*** Opening of DATA ***
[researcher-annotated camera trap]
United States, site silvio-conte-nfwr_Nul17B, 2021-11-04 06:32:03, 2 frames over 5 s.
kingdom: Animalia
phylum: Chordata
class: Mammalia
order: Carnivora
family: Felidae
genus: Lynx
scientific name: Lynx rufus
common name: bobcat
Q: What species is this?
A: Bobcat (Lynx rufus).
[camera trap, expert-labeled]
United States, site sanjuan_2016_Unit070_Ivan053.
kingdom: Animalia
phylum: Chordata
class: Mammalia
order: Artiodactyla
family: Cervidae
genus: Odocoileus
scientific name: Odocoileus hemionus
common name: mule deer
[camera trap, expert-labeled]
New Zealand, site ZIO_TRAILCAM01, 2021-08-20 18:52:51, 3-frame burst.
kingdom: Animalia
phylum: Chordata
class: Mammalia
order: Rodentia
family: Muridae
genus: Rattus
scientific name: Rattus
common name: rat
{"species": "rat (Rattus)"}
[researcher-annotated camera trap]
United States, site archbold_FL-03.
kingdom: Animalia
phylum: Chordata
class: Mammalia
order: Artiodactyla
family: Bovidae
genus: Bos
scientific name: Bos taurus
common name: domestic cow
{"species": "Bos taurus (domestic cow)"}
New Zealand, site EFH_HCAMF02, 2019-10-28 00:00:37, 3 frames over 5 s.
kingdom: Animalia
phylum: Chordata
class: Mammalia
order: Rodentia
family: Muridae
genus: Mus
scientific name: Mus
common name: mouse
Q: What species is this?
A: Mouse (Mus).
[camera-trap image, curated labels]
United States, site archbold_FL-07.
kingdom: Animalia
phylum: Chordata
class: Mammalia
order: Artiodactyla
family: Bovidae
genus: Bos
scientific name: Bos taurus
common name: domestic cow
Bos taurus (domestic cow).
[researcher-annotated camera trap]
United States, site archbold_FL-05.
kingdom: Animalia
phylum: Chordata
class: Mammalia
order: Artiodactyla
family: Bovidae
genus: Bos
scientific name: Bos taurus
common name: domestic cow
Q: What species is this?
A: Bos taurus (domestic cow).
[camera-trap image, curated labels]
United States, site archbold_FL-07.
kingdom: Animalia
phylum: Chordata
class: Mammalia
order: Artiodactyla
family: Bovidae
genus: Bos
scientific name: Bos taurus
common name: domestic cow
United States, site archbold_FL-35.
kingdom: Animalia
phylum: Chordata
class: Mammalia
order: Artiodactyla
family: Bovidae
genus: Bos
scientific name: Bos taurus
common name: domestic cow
*** Close of DATA ***
**DIRECTIONS:**
Only lines with the word "over" are wanted; pull each of them from the records.

**EXERCISE OUTPUT:**
United States, site silvio-conte-nfwr_Nul17B, 2021-11-04 06:32:03, 2 frames over 5 s.
New Zealand, site EFH_HCAMF02, 2019-10-28 00:00:37, 3 frames over 5 s.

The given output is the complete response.